Unions have criticized Government plans to increase competition for the NHS and give patients greater choice, for fear that it will pave the way for widespread privatization.
Patients already have choice over some hospital arrangements but ministers want to extend this choice to community and mental health services from April 2012.
It is expected to lead to greater opportunities for charities, social enterprises and private firms to perform NHS work, prompting accusations of privatisation.
Christina McAnea, Head of Health at public sector union UNISON, reacted against the proposals.
"Patients should not be fooled. There are huge dangers lurking in plans to allow 'Any Qualified Provider' into the NHS. It leaves the door wide open for privatisation of our health service," she said, adding: "Patients will be little more than consumers, as the NHS becomes a market-driven service, with profits first, and patients second. And they could be left without the services they need as forward planning in the NHS becomes impossible."
Andrew Lansley, Health Secretary, rejected that the move was to increase private sector involvement in the NHS.
He said: "Let's look at what this is really about.
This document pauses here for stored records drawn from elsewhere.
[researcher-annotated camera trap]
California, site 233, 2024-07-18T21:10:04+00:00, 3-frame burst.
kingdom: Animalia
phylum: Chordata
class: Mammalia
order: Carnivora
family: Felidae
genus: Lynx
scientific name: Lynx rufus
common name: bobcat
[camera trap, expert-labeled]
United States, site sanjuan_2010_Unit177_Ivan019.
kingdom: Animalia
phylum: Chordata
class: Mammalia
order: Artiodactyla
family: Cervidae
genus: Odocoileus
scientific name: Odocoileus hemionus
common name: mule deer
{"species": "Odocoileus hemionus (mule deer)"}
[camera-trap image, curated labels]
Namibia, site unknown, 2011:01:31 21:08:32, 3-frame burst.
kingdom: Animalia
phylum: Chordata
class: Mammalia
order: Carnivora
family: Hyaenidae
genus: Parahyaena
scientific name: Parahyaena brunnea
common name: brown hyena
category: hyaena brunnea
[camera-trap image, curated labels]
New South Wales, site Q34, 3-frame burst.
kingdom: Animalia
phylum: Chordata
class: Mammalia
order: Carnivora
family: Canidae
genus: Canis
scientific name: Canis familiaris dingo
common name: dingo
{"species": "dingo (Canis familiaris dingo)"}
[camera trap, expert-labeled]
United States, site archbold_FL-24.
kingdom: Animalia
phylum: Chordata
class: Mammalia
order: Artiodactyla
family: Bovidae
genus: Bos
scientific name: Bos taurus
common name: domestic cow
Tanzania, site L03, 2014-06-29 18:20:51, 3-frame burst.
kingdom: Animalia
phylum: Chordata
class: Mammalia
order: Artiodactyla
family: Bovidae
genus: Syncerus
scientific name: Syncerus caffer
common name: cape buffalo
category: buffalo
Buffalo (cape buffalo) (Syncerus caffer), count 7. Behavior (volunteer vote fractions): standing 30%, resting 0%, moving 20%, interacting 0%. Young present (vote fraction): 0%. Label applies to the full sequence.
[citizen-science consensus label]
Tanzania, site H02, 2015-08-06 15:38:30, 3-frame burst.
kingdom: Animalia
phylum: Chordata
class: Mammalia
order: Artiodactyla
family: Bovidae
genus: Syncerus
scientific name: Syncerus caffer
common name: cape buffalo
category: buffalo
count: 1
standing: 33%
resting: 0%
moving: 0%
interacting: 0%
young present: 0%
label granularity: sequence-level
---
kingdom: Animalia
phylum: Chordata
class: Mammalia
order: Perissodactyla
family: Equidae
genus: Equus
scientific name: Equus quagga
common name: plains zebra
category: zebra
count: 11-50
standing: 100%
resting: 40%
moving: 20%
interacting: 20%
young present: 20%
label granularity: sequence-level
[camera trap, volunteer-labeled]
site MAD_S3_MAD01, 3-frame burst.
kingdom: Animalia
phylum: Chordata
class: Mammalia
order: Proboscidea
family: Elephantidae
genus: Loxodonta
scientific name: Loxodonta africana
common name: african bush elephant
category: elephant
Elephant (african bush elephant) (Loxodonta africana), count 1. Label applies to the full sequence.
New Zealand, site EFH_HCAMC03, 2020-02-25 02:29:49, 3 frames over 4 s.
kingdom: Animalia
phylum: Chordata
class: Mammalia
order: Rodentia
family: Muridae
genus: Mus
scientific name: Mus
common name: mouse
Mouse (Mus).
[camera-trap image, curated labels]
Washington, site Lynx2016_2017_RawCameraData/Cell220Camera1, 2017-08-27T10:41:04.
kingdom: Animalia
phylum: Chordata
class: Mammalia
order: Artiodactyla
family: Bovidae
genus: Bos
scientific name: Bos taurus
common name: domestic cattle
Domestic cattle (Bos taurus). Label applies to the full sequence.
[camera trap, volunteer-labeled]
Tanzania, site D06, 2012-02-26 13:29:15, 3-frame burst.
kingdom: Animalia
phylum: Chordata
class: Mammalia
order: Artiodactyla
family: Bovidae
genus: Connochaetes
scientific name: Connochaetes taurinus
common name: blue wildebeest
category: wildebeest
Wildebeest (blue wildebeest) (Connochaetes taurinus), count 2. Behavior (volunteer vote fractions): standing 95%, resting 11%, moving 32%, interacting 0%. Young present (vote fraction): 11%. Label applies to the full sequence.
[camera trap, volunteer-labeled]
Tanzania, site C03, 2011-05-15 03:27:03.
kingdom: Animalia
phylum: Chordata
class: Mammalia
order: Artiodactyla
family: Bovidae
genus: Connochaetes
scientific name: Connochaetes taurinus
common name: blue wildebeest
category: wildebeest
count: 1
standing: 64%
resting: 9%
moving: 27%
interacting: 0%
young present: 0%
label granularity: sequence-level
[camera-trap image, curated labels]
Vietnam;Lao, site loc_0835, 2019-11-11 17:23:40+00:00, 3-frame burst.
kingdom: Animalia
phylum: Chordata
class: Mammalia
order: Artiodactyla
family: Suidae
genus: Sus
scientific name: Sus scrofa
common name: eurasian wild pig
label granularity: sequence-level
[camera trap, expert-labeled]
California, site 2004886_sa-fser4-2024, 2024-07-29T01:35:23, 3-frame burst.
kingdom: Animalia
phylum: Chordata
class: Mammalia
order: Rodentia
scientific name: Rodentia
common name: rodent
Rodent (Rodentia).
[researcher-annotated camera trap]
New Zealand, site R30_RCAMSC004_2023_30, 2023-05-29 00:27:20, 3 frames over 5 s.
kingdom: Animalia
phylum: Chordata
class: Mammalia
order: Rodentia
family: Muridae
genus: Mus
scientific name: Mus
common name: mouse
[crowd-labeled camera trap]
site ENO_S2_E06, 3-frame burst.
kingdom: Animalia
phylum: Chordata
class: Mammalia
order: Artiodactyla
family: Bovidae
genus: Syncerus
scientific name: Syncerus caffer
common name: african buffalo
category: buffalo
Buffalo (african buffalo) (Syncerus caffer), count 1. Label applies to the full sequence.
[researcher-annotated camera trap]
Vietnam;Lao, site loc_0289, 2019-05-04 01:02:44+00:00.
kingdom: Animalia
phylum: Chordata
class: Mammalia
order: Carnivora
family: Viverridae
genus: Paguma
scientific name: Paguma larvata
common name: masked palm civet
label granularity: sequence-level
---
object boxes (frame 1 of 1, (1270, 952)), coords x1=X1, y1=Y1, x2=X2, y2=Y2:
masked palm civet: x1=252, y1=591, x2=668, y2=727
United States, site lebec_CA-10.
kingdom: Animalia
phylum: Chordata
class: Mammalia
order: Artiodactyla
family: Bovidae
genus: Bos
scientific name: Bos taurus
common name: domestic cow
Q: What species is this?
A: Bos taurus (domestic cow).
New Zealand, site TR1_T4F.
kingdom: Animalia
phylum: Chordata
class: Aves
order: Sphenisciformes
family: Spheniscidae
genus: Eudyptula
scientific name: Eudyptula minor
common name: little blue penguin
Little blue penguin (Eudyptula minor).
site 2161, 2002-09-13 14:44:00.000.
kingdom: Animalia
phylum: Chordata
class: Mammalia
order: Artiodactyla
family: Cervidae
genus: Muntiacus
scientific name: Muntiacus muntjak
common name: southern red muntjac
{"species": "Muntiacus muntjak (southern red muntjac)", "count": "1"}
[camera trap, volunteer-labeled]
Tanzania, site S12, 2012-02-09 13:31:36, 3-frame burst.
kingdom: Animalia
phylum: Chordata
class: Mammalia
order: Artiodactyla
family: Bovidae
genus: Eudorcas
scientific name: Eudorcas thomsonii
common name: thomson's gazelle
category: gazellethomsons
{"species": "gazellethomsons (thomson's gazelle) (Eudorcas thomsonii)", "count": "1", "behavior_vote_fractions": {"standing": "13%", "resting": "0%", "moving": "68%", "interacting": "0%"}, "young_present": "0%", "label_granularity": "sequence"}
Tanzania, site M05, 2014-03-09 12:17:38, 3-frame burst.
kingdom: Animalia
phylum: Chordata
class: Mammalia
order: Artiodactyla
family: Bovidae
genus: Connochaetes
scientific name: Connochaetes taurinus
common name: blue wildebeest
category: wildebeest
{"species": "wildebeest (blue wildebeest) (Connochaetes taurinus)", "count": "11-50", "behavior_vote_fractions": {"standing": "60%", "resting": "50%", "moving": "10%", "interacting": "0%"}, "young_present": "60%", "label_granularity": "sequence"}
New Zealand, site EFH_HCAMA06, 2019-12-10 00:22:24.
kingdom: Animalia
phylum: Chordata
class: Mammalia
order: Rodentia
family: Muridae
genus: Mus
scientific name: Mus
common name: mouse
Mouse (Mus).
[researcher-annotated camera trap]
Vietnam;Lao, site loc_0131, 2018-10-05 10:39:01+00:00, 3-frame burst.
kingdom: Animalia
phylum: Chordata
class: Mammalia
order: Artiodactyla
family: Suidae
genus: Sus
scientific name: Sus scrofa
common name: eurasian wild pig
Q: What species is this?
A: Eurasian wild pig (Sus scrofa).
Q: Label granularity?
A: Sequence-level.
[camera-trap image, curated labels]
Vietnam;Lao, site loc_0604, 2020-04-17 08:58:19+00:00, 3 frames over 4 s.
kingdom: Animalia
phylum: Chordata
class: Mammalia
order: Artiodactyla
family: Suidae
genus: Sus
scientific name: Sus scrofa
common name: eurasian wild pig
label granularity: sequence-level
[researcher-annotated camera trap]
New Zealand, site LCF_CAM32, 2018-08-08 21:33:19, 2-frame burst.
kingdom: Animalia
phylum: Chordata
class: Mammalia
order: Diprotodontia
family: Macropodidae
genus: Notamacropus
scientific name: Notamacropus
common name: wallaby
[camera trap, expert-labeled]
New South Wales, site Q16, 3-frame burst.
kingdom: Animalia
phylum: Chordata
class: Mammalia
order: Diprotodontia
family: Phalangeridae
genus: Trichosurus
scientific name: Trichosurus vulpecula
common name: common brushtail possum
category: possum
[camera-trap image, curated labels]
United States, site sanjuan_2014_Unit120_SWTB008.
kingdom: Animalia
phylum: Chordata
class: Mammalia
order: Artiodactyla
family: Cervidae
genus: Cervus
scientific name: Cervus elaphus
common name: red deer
It's about real choices for people over their care, leading to better results."
The plans will increase patient choice for services, including; back and neck pain; adult hearing in the community; continence (adults and children); wheelchair users (children); podiatry; leg ulcer and wound healing; talking therapies (adults); and diagnostic tests closer to home.
By September 2012, greater choice from Primary Care Trust (PCT) clusters across England, supported by pathfinder clinical commissioning groups, will expected in at least three of these services.
From April 2013, further expansions are expected, the Department of Health said.
According to Mr Lansley, the policy is supported by The NHS Future Forum.
Sophie Corlett, Director of External Relations at Mind, also backed the proposals. She said: "A survey carried out by Mind in 2010, service users that reported having a choice of therapy were three times more likely to be happy with their therapy than those who wanted a choice but didn't get it."
Last month, the Government were forced to change their NHS reforms, amid widespread criticism.
Officials have played down the risk of privatisation with the latest proposals, insisting that greater choice will improve performance within the NHS.
Dr Hamish Meldrum, Chairman of Council at the BMA, said the BMA encouraged greater choice for patients.
However, he added: "What we would question is the assumption that increasing competition necessarily means improved choice. When competition results in market failure in the NHS, the ultimate consequence is the closure of services, and the restriction of choice for the patients who would have wished to use them."